* TASK REQUIREMENTS:
Edit the entries from the line containing "Given this photographic" through the end of the entries, replacing "photographer" with "camera". Leave everything else unchanged.

* DATA SECTION:

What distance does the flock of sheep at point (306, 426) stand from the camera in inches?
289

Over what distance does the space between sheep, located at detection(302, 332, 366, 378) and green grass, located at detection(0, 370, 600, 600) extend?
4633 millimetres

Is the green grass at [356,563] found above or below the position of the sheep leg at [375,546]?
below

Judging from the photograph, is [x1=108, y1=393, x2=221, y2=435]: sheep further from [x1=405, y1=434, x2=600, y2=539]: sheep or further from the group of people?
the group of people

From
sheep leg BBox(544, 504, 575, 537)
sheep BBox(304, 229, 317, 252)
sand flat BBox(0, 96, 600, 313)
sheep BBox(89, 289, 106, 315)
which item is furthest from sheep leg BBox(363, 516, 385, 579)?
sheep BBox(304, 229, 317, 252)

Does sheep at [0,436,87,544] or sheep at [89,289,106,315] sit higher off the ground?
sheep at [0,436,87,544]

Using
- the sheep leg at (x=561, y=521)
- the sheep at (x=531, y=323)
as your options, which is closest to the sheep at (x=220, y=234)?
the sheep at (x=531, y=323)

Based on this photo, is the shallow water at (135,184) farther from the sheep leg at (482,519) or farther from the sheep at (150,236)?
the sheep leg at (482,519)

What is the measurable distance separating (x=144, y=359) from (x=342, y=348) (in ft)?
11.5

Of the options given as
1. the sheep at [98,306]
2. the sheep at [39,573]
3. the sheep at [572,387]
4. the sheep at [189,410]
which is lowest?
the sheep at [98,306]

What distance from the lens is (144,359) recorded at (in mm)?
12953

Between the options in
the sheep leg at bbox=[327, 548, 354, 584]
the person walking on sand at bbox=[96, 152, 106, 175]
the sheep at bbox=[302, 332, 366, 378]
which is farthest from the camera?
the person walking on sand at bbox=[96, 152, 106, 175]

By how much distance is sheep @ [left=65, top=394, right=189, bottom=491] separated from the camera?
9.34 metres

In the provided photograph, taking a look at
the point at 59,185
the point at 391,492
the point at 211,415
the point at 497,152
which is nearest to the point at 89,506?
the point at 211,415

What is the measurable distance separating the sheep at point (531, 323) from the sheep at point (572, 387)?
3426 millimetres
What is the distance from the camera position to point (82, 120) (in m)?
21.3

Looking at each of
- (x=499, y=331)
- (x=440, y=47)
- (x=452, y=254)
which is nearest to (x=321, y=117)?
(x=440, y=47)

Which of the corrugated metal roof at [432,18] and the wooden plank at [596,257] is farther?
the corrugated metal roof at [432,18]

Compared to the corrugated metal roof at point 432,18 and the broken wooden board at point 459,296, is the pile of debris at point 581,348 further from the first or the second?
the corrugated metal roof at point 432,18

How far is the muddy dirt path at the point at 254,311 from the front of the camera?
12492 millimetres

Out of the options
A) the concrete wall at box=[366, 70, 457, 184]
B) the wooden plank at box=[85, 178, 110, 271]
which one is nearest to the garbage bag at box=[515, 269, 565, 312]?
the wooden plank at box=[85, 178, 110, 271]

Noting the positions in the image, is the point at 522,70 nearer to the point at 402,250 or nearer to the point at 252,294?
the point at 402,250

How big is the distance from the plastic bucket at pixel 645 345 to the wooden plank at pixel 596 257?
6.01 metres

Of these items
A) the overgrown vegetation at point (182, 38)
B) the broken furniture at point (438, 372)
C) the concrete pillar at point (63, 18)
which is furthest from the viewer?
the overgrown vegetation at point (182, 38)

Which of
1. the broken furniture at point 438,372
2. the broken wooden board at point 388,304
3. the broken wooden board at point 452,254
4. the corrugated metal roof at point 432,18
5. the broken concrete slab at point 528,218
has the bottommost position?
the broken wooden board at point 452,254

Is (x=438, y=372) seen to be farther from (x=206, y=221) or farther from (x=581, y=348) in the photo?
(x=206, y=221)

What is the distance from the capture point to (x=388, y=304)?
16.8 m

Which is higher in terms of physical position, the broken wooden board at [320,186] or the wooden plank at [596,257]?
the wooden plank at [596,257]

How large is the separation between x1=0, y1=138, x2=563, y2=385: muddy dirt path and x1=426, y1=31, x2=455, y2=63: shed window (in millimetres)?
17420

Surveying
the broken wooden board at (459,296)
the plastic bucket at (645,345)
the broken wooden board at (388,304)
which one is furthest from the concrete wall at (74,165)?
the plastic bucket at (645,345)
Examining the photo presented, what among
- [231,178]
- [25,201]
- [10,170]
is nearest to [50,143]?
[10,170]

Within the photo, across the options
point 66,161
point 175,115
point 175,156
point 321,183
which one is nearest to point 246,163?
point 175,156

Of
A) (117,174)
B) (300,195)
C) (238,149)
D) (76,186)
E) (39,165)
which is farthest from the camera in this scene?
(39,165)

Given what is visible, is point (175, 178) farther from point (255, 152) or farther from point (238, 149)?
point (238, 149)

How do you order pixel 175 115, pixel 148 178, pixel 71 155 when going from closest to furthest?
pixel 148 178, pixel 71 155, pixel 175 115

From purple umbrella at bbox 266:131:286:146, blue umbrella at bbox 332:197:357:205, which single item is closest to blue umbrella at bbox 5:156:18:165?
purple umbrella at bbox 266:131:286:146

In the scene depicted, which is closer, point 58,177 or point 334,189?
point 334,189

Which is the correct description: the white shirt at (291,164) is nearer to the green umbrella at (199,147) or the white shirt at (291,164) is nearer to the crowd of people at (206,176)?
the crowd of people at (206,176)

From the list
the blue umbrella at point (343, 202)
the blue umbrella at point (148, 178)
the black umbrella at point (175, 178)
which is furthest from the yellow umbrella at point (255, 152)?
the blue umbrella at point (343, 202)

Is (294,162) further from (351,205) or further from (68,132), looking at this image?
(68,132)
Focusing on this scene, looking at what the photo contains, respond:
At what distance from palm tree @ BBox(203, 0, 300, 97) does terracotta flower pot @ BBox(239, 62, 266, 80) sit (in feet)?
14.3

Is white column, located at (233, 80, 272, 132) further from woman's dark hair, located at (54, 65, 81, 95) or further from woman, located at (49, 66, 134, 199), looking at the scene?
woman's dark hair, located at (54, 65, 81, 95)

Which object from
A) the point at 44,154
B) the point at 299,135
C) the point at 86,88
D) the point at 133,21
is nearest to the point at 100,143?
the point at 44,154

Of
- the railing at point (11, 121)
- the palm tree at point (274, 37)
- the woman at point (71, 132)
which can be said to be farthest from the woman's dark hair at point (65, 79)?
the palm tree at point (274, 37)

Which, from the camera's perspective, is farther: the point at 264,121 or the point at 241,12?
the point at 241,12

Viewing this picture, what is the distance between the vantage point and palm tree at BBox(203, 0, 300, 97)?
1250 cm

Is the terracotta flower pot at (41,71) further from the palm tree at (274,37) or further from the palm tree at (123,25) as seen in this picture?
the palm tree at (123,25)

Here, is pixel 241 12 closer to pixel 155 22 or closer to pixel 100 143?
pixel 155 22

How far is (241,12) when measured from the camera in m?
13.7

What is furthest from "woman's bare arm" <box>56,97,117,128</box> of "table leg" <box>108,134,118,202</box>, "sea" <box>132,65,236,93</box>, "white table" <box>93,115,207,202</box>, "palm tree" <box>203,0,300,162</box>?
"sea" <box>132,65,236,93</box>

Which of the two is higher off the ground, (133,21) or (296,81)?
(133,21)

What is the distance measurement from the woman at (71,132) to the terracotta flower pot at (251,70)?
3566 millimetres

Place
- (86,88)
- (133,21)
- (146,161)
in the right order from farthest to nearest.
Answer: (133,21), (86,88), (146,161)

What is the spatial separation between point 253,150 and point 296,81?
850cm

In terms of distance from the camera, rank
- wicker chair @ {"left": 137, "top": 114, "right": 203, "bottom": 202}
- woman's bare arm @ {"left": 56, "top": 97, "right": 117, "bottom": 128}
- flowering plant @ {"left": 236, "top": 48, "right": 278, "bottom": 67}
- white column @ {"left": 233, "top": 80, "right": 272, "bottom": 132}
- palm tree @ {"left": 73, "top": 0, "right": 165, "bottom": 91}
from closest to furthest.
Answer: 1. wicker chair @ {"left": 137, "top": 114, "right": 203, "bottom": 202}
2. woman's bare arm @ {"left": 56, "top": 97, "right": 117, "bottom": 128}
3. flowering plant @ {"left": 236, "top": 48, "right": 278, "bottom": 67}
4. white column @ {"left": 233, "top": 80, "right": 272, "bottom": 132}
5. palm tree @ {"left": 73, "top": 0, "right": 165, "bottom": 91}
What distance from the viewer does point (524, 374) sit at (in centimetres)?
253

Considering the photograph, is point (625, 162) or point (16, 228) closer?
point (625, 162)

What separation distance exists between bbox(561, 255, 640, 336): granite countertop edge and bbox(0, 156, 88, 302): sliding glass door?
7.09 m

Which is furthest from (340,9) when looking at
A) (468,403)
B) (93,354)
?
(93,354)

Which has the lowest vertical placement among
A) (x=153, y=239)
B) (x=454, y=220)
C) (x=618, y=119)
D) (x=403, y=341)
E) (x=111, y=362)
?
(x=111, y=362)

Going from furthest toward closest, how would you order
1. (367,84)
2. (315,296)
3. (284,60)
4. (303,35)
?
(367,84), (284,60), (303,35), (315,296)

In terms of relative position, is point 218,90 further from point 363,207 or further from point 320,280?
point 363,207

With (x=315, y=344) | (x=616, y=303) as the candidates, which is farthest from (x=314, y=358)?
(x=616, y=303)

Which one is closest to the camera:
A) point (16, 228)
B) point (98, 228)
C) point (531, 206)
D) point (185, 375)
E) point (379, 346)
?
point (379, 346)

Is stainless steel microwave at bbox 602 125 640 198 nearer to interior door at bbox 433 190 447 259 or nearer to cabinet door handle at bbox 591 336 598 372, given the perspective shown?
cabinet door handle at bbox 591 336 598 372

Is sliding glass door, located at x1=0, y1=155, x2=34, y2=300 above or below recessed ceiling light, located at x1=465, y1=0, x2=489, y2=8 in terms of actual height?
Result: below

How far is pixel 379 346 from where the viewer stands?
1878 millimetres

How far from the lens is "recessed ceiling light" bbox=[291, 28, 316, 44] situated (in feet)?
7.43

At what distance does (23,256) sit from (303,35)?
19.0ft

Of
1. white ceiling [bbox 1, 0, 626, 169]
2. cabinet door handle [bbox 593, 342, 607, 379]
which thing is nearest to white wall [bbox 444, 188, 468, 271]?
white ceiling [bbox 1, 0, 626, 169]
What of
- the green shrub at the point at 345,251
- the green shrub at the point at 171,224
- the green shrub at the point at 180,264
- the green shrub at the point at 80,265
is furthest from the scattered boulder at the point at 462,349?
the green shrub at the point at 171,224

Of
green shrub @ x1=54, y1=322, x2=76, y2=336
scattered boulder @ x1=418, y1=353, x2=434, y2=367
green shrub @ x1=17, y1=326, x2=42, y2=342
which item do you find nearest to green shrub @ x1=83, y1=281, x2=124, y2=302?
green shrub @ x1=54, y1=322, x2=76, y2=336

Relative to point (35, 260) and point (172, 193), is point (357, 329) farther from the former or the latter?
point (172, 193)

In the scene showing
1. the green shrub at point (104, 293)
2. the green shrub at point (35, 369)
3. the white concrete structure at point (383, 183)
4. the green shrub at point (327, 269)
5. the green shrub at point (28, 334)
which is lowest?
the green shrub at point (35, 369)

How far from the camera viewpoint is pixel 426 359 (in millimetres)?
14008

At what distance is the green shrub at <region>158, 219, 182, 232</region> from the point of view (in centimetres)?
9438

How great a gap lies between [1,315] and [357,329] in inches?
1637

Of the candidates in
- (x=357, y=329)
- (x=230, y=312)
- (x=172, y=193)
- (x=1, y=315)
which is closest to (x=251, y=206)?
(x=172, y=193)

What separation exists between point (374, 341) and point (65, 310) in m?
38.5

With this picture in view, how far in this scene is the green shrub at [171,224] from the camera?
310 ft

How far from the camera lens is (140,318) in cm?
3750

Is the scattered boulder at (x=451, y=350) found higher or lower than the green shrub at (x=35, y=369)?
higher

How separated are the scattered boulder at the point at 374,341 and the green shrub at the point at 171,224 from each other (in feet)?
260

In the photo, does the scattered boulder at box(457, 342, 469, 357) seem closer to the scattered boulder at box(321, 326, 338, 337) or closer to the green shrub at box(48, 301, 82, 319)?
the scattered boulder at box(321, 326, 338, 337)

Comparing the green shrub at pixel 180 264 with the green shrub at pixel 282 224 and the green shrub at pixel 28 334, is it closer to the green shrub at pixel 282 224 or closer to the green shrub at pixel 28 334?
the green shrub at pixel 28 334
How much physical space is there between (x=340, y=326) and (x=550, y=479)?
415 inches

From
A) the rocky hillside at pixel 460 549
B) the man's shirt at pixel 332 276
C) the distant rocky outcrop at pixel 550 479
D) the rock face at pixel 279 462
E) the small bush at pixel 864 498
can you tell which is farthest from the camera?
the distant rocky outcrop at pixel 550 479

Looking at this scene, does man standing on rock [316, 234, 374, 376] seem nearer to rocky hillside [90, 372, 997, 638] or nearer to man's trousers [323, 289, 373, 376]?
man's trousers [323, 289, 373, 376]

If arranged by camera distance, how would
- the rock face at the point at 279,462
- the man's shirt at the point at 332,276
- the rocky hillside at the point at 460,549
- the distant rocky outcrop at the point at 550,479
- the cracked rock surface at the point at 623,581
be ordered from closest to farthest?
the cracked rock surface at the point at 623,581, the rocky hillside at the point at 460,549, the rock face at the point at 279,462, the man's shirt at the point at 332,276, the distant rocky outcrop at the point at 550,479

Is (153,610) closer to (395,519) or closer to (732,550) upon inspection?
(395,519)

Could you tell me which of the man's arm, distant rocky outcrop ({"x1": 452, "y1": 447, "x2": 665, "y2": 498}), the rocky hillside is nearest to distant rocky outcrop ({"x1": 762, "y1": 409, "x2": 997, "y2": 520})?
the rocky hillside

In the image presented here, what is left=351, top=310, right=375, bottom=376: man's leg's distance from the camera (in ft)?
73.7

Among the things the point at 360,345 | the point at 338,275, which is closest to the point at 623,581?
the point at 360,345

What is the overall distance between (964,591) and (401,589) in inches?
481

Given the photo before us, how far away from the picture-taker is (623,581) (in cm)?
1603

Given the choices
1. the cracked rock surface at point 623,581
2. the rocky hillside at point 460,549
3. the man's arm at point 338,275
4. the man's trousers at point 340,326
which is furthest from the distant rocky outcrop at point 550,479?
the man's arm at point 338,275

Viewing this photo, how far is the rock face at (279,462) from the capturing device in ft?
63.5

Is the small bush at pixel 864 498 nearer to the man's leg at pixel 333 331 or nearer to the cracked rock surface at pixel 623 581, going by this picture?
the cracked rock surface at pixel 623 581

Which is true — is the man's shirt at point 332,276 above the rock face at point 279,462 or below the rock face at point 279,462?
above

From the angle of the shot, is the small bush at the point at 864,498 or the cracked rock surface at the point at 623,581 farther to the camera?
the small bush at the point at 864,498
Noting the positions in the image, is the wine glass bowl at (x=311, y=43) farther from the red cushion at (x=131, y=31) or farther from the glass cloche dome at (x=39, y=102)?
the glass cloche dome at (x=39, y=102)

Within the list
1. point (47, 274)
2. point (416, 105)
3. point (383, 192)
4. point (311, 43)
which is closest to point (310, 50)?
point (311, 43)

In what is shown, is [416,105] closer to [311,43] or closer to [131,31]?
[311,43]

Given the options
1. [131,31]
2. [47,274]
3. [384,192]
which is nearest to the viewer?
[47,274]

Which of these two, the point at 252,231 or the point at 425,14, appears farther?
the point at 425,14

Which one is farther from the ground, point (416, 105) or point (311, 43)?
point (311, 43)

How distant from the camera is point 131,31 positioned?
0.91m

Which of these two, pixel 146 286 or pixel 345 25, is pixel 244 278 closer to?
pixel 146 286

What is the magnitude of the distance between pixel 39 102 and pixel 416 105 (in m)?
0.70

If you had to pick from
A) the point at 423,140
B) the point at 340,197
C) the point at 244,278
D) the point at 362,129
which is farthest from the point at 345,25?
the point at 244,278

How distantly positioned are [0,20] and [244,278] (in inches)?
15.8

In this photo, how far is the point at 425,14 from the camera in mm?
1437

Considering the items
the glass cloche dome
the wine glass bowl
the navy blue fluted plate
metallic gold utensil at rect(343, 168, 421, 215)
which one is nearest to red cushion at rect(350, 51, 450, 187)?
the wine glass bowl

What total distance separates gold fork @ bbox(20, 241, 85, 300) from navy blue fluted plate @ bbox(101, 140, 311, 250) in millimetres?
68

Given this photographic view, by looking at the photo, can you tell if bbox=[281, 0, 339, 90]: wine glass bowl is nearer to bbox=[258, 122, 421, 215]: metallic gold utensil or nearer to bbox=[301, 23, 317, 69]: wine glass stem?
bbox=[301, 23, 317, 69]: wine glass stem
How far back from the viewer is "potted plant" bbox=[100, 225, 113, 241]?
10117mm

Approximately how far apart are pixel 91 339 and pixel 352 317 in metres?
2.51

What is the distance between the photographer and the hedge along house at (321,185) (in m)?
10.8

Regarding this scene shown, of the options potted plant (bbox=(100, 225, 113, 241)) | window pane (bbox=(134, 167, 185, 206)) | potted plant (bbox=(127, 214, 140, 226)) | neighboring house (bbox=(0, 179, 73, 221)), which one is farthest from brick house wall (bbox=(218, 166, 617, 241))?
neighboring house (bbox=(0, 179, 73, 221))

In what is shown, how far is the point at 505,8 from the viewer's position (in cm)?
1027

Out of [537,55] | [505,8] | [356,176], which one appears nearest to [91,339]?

* ANSWER TO THIS TASK:
Given this photographic view, by looking at the photo, can you tell if bbox=[281, 0, 339, 90]: wine glass bowl is nearer to bbox=[258, 122, 421, 215]: metallic gold utensil or nearer to bbox=[301, 23, 317, 69]: wine glass stem?
bbox=[301, 23, 317, 69]: wine glass stem
How far back from the viewer is "potted plant" bbox=[100, 225, 113, 241]?
10117mm

Approximately how far apart are pixel 91 339 and pixel 352 317 in metres?
2.51

What is the distance between the camera and the hedge along house at (321,185) (in m)?
10.8

Regarding this scene shown, of the options potted plant (bbox=(100, 225, 113, 241)) | window pane (bbox=(134, 167, 185, 206)) | potted plant (bbox=(127, 214, 140, 226)) | neighboring house (bbox=(0, 179, 73, 221)), which one is farthest from brick house wall (bbox=(218, 166, 617, 241))?
neighboring house (bbox=(0, 179, 73, 221))

In what is shown, how far is the point at 505,8 from the viewer's position (in cm)?
1027

Out of [537,55] | [505,8] | [356,176], which one appears nearest to [91,339]?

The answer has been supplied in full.